Sure you can. Some growers will turn them back to 12/12 for a week or so, to promote flowering to ID sex and eliminate males, then revert back to vegging. I would recommend _at least_ 18/6 though. Depending on the strain, 7 hours of dark could, possibly, keep it flowering. 

If you are cramped for space, you might want to reconsider. Those ladies will _at least_ double(possibly triple) in size during flower, and multiple light changes can promote hermies.


----------



## Mutt (Jan 17, 2006)

I would look into LST training. Like Hick said. for veg. light schedule should be 24/0 or 18/6. Flower 12/12. No interuptions during dark periods during flower.


----------



## Stoney Bud (Jan 17, 2006)

Hey man, after a period of 12/12, sometimes a plant will have a rough time returning to the veg cycle. If you go with a 24/7 for at least long enough to see one nodes worth of new veg growth, you may save some time due to continued flowering or slow recovery to the veg cycle.

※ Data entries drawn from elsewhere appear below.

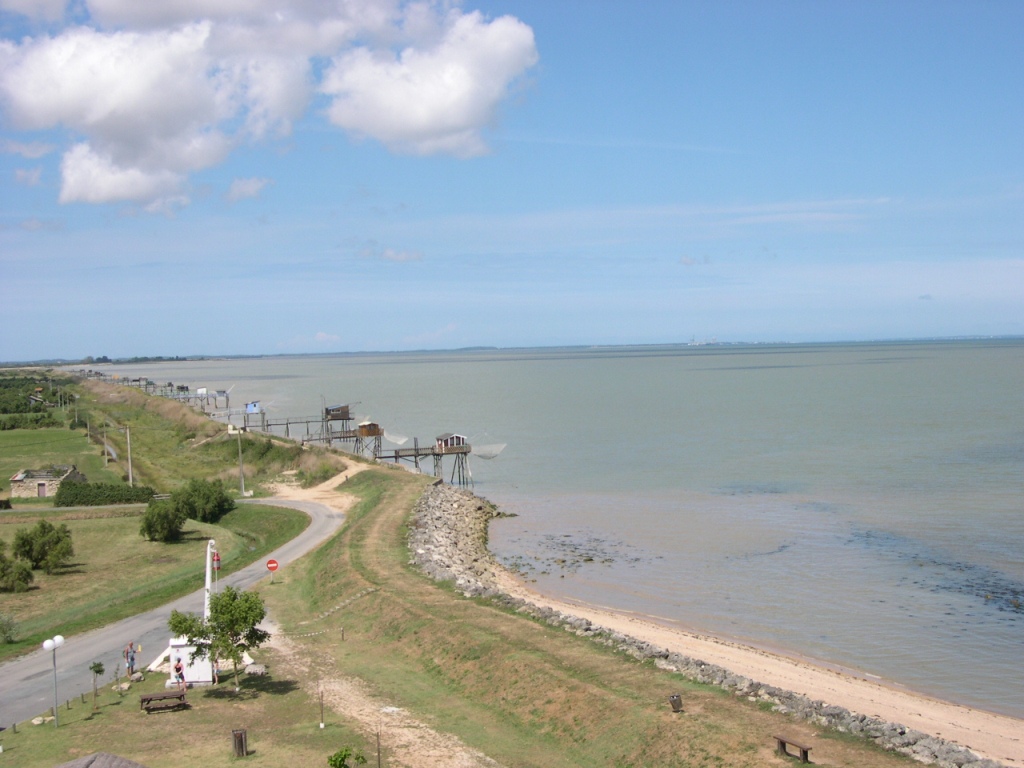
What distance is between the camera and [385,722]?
21.8m

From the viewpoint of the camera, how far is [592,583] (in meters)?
39.0

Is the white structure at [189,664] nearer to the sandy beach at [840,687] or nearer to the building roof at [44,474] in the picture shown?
the sandy beach at [840,687]

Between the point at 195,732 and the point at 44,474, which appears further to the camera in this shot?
the point at 44,474

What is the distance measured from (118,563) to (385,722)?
83.3 ft

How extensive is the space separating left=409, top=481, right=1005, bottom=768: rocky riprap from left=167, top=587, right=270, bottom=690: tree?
31.2ft

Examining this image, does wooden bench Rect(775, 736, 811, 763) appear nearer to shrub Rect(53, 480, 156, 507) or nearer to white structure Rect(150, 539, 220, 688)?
white structure Rect(150, 539, 220, 688)

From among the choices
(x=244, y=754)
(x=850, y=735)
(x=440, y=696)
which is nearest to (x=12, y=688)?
(x=244, y=754)

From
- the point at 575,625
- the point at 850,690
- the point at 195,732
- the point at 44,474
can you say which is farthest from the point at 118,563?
the point at 850,690

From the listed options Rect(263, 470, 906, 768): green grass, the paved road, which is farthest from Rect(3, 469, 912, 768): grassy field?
the paved road

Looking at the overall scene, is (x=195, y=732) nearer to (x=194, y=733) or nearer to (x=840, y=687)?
(x=194, y=733)

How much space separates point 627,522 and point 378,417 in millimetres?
78018

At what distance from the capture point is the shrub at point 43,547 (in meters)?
39.5

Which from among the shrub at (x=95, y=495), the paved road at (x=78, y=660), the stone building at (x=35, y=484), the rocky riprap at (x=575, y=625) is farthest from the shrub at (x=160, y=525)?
the stone building at (x=35, y=484)

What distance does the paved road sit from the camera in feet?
77.4
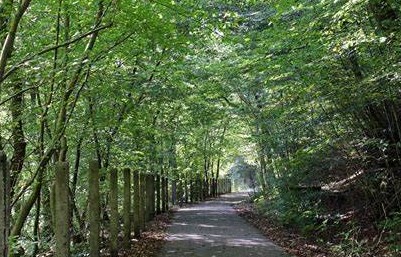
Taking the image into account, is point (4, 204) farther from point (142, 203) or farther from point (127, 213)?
point (142, 203)

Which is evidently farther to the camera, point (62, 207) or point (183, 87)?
point (183, 87)

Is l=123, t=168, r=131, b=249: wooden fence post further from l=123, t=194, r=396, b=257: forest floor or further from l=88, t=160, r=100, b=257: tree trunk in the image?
l=88, t=160, r=100, b=257: tree trunk

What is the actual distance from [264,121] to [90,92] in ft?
28.5

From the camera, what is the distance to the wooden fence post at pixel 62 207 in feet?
18.4

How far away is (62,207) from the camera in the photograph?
5.66 metres

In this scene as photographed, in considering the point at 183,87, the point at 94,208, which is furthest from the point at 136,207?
the point at 94,208

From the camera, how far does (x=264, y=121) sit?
53.4 ft

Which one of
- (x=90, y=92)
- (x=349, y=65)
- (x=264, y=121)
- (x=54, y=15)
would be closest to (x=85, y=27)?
(x=54, y=15)

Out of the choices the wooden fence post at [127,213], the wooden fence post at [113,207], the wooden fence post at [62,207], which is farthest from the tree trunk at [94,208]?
the wooden fence post at [127,213]

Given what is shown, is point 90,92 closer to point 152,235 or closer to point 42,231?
point 152,235

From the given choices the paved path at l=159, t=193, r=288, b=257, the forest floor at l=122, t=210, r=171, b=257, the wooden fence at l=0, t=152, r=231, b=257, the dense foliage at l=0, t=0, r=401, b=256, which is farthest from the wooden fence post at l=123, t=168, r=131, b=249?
the dense foliage at l=0, t=0, r=401, b=256

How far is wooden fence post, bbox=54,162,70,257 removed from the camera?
18.4 feet

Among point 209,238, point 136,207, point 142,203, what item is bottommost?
point 209,238

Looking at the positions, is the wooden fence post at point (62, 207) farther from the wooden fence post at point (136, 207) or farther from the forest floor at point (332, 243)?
the wooden fence post at point (136, 207)
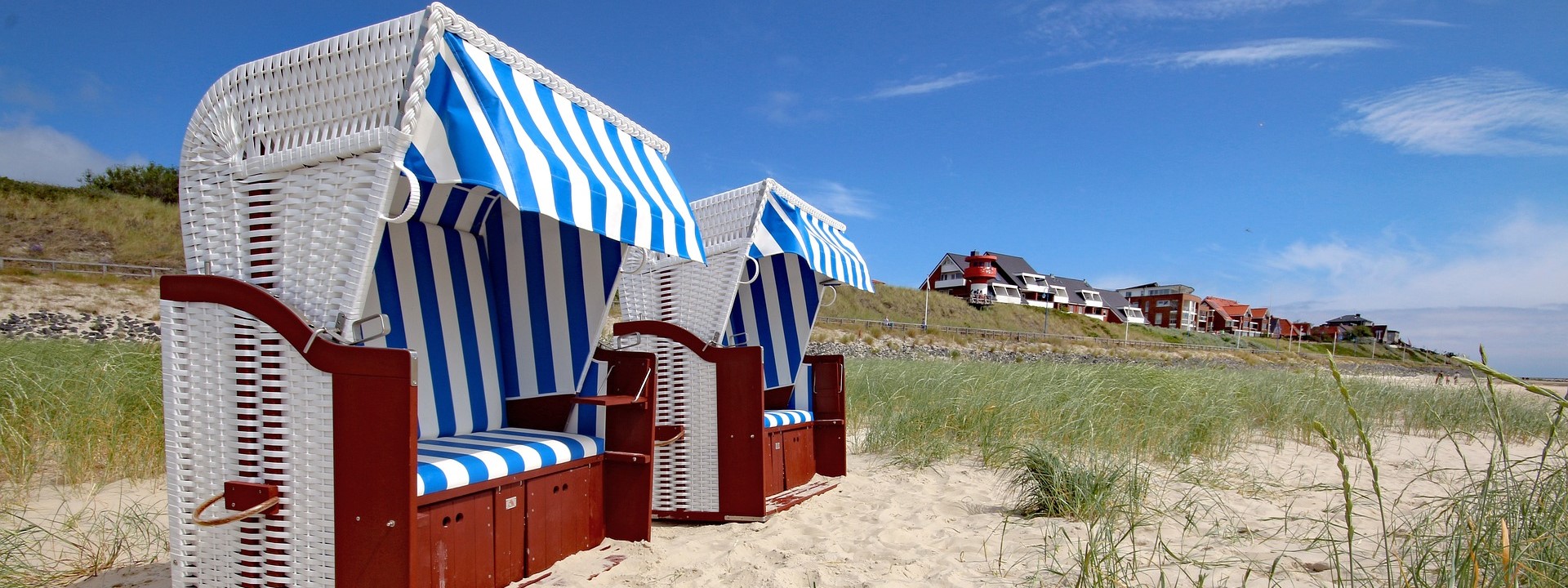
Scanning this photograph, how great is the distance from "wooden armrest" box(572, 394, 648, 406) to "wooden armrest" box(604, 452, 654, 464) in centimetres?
22

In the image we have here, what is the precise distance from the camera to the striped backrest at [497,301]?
10.9 feet

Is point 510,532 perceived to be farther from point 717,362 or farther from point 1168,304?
point 1168,304

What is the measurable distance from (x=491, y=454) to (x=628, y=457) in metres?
0.80

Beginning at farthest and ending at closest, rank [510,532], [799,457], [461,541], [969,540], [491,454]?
[799,457], [969,540], [510,532], [491,454], [461,541]

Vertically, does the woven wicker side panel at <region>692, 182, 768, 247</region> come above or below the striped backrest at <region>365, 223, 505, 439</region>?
above

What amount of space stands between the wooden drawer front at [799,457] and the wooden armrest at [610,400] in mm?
1487

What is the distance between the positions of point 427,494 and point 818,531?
6.34 ft

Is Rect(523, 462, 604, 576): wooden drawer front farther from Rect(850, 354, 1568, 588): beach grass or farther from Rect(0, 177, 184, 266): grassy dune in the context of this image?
Rect(0, 177, 184, 266): grassy dune

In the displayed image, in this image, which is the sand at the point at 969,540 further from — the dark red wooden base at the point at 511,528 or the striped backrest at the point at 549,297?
the striped backrest at the point at 549,297

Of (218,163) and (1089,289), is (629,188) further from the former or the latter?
(1089,289)

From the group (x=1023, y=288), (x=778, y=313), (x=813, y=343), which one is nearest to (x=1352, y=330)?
(x=1023, y=288)

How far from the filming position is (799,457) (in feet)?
16.3

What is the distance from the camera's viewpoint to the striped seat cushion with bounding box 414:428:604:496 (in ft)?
8.08

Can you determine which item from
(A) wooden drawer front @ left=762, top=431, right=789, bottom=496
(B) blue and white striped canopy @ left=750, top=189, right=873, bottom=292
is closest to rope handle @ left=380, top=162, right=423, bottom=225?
(B) blue and white striped canopy @ left=750, top=189, right=873, bottom=292
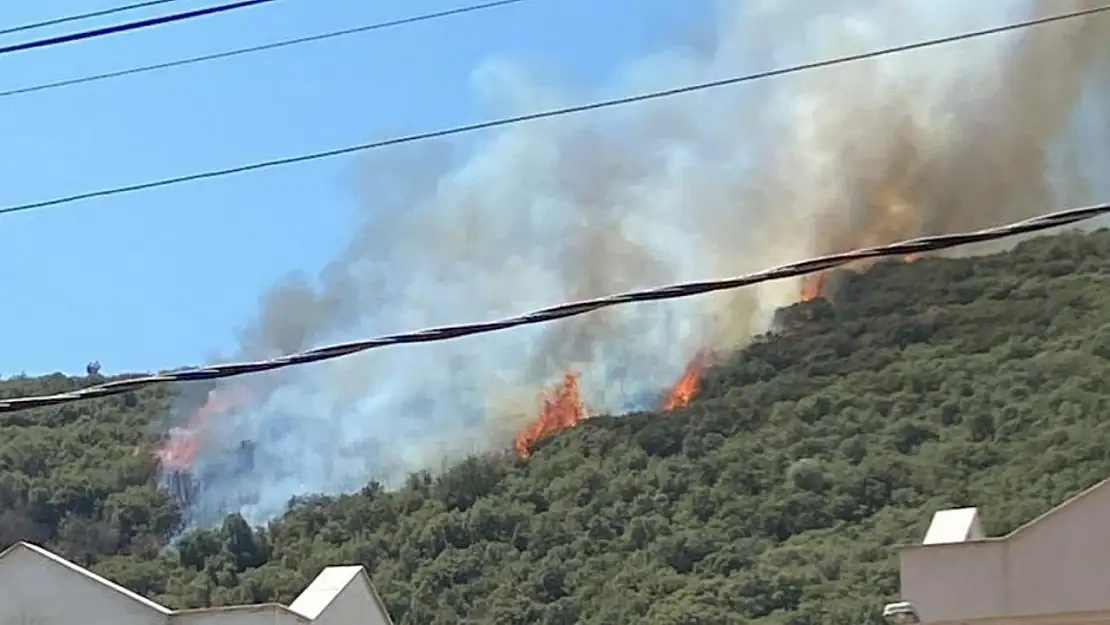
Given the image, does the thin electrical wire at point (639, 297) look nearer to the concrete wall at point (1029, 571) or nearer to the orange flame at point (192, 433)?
the concrete wall at point (1029, 571)

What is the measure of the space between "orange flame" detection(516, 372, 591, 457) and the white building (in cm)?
4333

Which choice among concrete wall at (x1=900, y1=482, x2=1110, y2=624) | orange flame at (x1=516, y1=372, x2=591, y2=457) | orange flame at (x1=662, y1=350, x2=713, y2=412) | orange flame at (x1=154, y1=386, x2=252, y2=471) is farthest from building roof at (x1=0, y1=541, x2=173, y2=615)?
orange flame at (x1=154, y1=386, x2=252, y2=471)

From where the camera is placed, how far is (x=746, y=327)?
6575 centimetres

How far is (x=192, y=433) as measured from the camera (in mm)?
70812

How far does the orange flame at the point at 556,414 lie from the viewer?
2431 inches

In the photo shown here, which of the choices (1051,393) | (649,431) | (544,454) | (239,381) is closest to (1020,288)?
(1051,393)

Whack the nutes to a high nite mix and watch for any sign of burn. If you get it, in dirt, flush and reduce the nites. In Hydro, alter your mix to bring the nites down and flush for a couple of hours. I gotta tell you man, if you're still using dirt, you might want to check out doin the hydro. Growing in dirt is like slapping mud on a cut when you've got a bottle of antibios layin next to you. It'll work like it always has, but you're missing out on some serious improvments.

Why'd you decide to return to the veg cycle?


----------